# Not too bad of a morning!



## huntinfool84 (Oct 3, 2010)

My morning started with my 4yr old waking me up so she could watch cartoons at 6am. I figured since I was up I might as well try too call in a dog. While driving I was contemplating on which spot to go to but was not real excited because yesterday morning I did not even heard a dog let alone see one. After deciding on the spot, I pulled up got ready and headed out for the half mile walk. Got to the stand location set the firestorm up 50 yards in front and to the right with the wind coming from left to right where the private property line is. Finally settle in and start with dying jack while scanning with binoculars to see nothing. At about 10 minutes in a coyote pops up 25 yards to my left. I drop the shooting sticks and spin the gun as he goes behind some brush, he must have heard me becuse he turned around and came back to the opening I first seen him in. At that time the remmy spoke and he was DRT. After the shot I seen a second dog running out about 200 yards, fumbling for the remote I got the pup distress on and not 20 seconds with that playing there she was. The whole time I seen her she was hopping about 4' in the air coming up the fence line from the downwind side. When she got directly downwind of the call she stopped and shot number two rang out.

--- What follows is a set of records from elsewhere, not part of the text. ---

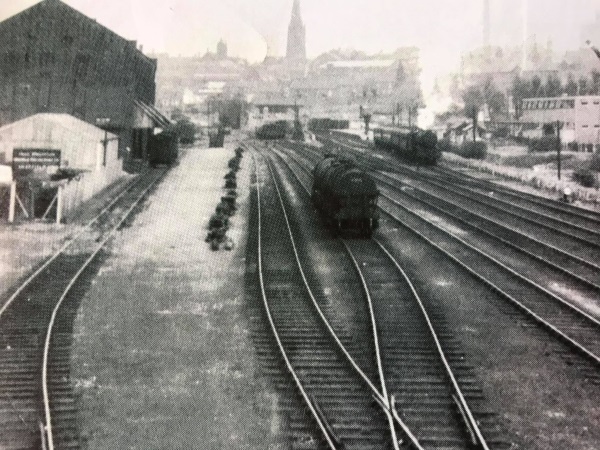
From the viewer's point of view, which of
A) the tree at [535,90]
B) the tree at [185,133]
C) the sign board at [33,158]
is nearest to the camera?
the sign board at [33,158]

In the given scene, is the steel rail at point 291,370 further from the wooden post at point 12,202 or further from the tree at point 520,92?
the tree at point 520,92

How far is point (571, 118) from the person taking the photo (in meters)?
89.9

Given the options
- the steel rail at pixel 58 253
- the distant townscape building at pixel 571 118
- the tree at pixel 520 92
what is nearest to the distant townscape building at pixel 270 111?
the tree at pixel 520 92

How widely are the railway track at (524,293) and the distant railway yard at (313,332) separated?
66 millimetres

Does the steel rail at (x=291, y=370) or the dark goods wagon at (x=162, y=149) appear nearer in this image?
the steel rail at (x=291, y=370)

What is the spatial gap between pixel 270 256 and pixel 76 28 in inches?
1017

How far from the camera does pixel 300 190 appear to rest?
3697 cm

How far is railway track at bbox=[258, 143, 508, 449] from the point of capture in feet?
31.1

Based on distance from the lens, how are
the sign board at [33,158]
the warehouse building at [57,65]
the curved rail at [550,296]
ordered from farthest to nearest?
the warehouse building at [57,65], the sign board at [33,158], the curved rail at [550,296]

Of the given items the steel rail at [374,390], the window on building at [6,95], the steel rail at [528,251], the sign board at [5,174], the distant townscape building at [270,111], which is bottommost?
the steel rail at [374,390]

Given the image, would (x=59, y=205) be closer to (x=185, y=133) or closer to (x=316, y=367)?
(x=316, y=367)

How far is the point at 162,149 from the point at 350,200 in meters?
26.5

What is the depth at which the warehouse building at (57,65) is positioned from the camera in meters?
39.2

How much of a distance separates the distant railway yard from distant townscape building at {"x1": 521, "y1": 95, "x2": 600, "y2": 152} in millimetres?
39243
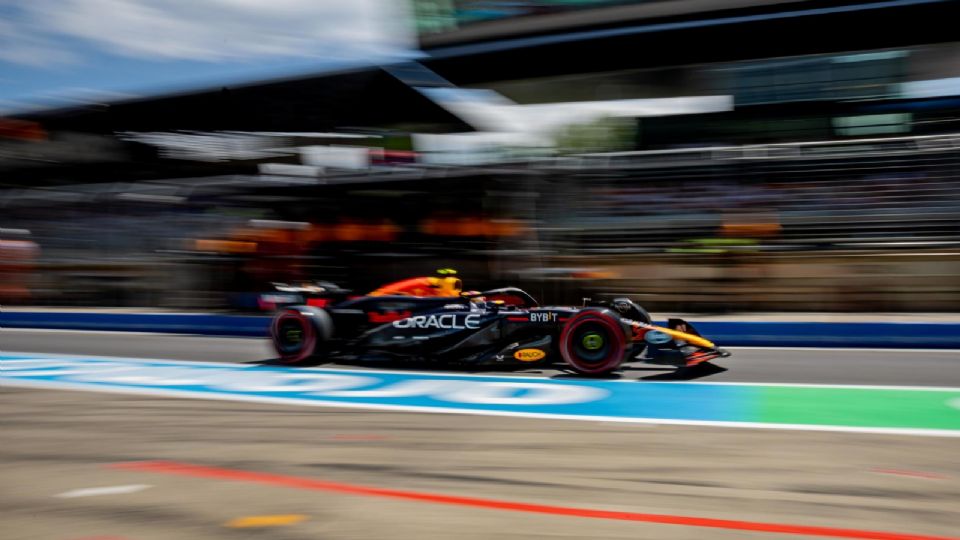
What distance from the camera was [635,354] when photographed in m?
6.69

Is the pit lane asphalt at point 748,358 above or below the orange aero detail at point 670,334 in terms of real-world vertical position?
below

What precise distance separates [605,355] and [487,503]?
3.48 meters

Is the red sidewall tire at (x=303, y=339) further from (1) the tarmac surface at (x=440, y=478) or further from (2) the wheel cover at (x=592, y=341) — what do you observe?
(2) the wheel cover at (x=592, y=341)

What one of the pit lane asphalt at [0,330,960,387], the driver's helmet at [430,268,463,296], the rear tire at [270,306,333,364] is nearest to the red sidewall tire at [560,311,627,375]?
the pit lane asphalt at [0,330,960,387]

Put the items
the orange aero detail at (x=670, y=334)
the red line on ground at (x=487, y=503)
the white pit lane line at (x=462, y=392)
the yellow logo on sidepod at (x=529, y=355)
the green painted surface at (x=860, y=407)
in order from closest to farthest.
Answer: the red line on ground at (x=487, y=503) → the green painted surface at (x=860, y=407) → the white pit lane line at (x=462, y=392) → the orange aero detail at (x=670, y=334) → the yellow logo on sidepod at (x=529, y=355)

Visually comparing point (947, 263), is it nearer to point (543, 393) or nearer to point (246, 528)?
point (543, 393)

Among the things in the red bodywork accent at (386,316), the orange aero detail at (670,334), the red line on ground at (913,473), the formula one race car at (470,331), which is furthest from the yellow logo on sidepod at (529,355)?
the red line on ground at (913,473)

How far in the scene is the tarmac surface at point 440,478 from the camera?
2873 mm

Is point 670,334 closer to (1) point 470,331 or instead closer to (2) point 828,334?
(1) point 470,331

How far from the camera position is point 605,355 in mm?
6457

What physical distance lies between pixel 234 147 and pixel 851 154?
1575cm

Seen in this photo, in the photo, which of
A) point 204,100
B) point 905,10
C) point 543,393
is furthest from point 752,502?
point 204,100

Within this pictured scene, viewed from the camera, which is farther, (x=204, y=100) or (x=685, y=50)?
(x=204, y=100)

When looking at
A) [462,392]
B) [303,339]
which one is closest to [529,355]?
[462,392]
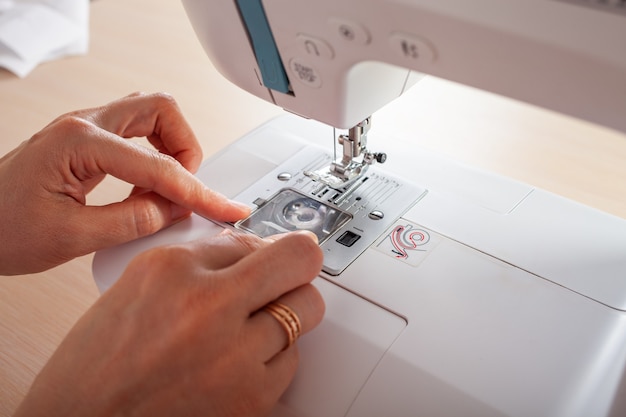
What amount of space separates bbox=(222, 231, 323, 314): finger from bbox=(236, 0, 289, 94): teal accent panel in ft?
0.65

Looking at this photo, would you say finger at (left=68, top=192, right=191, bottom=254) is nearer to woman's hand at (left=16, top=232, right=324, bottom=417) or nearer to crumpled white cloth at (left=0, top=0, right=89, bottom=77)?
woman's hand at (left=16, top=232, right=324, bottom=417)

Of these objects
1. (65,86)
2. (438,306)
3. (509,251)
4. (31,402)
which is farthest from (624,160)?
(65,86)

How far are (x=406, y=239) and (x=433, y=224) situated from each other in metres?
0.05

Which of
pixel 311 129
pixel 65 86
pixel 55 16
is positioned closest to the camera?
pixel 311 129

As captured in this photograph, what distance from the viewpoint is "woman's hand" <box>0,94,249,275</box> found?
722mm

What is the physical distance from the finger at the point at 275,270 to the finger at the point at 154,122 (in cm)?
31

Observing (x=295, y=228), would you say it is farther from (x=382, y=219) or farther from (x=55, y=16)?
(x=55, y=16)

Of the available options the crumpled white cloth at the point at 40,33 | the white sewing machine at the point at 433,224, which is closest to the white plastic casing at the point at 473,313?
the white sewing machine at the point at 433,224

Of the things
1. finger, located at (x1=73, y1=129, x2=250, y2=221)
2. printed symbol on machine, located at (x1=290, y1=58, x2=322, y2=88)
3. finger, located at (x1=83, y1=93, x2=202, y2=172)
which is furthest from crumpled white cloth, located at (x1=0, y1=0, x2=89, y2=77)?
printed symbol on machine, located at (x1=290, y1=58, x2=322, y2=88)

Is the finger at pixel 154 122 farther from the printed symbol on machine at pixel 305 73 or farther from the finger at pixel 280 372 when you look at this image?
the finger at pixel 280 372

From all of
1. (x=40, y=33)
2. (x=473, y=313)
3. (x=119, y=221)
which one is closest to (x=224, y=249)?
(x=119, y=221)

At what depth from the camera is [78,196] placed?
756 mm

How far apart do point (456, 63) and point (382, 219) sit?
271 millimetres

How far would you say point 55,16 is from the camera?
1.44 m
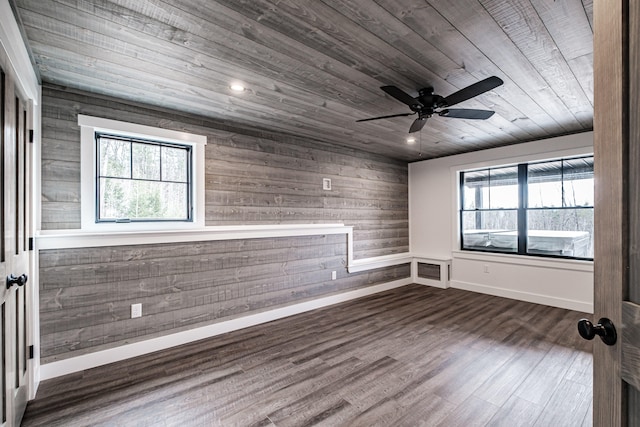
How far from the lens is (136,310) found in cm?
286

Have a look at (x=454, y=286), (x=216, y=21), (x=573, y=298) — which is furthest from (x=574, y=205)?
(x=216, y=21)

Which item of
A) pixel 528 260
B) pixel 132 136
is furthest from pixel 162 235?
pixel 528 260

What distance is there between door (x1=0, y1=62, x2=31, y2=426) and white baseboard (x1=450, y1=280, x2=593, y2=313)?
18.1ft

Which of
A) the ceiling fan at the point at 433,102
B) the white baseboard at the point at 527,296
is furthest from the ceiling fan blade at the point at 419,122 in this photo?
the white baseboard at the point at 527,296

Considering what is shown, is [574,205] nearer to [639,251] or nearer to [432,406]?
[432,406]

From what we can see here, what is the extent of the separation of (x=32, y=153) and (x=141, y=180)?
88 centimetres

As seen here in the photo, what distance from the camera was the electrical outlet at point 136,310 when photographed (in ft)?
9.33

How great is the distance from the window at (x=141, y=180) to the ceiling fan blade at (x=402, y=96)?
2.28 meters

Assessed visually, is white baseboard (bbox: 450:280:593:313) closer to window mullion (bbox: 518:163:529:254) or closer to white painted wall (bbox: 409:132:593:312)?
white painted wall (bbox: 409:132:593:312)

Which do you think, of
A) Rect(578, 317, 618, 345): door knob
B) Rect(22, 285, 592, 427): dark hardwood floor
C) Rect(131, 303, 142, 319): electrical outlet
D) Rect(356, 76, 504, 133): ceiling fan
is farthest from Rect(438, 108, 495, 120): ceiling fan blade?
Rect(131, 303, 142, 319): electrical outlet

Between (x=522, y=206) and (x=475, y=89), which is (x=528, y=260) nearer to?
(x=522, y=206)

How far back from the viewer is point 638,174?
0.73 meters

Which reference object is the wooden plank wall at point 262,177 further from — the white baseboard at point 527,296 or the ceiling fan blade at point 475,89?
the ceiling fan blade at point 475,89

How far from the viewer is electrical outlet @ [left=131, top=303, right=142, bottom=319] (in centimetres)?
284
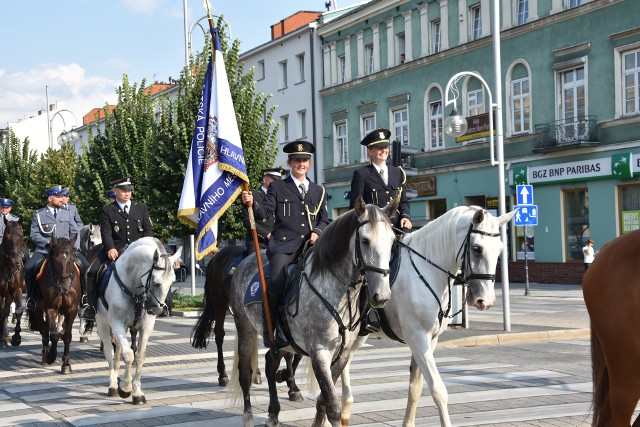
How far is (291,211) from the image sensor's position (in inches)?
328

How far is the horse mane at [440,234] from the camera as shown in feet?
25.5

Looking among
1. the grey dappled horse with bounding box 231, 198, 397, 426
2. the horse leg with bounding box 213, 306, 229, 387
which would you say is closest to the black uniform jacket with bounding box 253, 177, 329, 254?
the grey dappled horse with bounding box 231, 198, 397, 426

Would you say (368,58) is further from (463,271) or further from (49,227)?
(463,271)

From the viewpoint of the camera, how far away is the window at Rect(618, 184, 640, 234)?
98.9 ft

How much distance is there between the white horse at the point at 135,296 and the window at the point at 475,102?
1101 inches

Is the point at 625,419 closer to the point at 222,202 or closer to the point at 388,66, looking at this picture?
the point at 222,202

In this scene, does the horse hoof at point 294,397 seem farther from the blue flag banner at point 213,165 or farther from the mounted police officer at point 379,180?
the mounted police officer at point 379,180

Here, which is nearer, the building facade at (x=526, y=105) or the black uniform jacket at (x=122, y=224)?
the black uniform jacket at (x=122, y=224)

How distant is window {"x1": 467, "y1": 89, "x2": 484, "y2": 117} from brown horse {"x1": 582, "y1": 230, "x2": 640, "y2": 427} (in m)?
31.8

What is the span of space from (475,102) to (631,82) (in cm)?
831

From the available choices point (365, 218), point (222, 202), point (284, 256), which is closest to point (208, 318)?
point (222, 202)

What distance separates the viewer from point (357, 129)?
45438mm

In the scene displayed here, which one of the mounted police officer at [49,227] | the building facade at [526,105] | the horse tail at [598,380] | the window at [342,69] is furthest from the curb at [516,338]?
the window at [342,69]

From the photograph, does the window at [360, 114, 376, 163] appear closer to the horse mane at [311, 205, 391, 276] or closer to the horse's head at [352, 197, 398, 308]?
the horse mane at [311, 205, 391, 276]
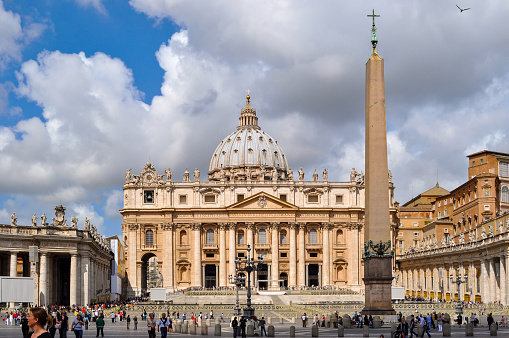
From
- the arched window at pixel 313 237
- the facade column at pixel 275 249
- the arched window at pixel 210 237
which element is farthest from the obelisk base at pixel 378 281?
the arched window at pixel 210 237

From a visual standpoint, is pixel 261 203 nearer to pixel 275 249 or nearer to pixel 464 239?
pixel 275 249

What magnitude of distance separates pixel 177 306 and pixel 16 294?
1399cm

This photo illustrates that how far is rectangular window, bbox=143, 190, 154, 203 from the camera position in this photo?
110 meters

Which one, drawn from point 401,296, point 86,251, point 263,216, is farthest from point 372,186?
point 263,216

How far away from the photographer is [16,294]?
5138cm

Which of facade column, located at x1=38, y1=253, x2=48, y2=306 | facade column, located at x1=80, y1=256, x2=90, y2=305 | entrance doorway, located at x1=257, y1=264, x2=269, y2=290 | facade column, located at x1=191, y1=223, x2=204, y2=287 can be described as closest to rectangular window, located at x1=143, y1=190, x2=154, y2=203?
facade column, located at x1=191, y1=223, x2=204, y2=287

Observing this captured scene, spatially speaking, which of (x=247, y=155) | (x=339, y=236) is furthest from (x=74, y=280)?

With the hurt pup still going I was jaked to say the least. My mind going like crazy another coyote pops out right where the first one came out. He busted me when I was swining the gun but must have been unsure as he took one more step to clear the brush between us and down went the 3rd at 28 yards. I sat there for about two more minutes with nothing showing up, when I shut the caller off the time was 13 minutes and 29 seconds. I've always heard of triples but never understood how one would go down but now I know. It was the best stand I have ever had! Now the pack out, well that sucked but I got it done. The big one weighed 34 pounds and the other right at 25lbs.


----------



## TexAgBQ81 (Mar 4, 2010)

congrats on both the triple and the fact that you have a youngster that likes to get up in the morning. next time you go you will have to take her with you.


----------



## hassell (Feb 9, 2010)

A big Congrats., also had an exciting morning but not with your results.


----------



## sos1inmesa (May 11, 2011)

Good job brotha! Not to change the subject, but I visit Preston Idaho a few times a year, is there a pretty good coyote population around there? I normally spend my days up there fishing, but if the area has a decent amount of dogs, I'll have to bring my rifle next time.


----------



## HowlinRed (Feb 3, 2011)

That's big time sweet! Good looking dogs!

Congrats!


----------



## Mattuk (Oct 16, 2010)

Thats a great morning, well done buddy!


----------



## youngdon (Mar 10, 2010)

Nice job on the triple. Thanks for sharing.


----------



## huntinfool84 (Oct 3, 2010)

Thanks everyone!!

sos1inmesa- not really sure over there, I've personally only driven through there 1 time. But either way bring your gun and try and tag a couple.


----------



## bones44 (Jan 7, 2011)

Awesome job on the triple ! Once in a lifetime there. Those are some beautiful dogs too. Thanks for sharing.


----------



## Predatorhunter (Dec 9, 2010)

Great looking dogs. Pretty coats on them three. Congrats on the triple. I guess you owe your daughter for the wake up call. Great job. Congrats again.


----------



## El Gato Loco (Jan 15, 2010)

Congrats man! That's some good shooting. My main question was if you packed em out all that way, but I see you answered that at the end.


----------



## singlesix (May 13, 2010)

Congrats buddy, i have yet to get a triple. I had a triple come in , but i did not get my part done lol


----------



## JTKillough (May 4, 2010)

awesome, just awesome. Been a long time since we seen a triple all laid out. Congratulations.


----------



## pantherarms99 (Nov 2, 2011)

Good job


----------



## poe (Feb 10, 2010)

nice work good thing your not packing a single shot haha.


----------



## ebbs (Feb 7, 2010)

Great story. Sounds SUPER exciting!


----------



## bar-d (Feb 3, 2010)

Nice shootin huntinfool. What caliber, load, etc.?


----------



## huntinfool84 (Oct 3, 2010)

Thanks guys.
I am using a .223 with 50 grain v-max and 23.6 grains of H322 powder


----------



## coyotehunter25 (Oct 24, 2010)

that is awsome dude! good job!


----------



## sell33 (Aug 5, 2010)

Nice, good shooting! I was guessing you had a semi-auto, but obviously triples can be taken just as easily with a good bolt gun. Congrats.


----------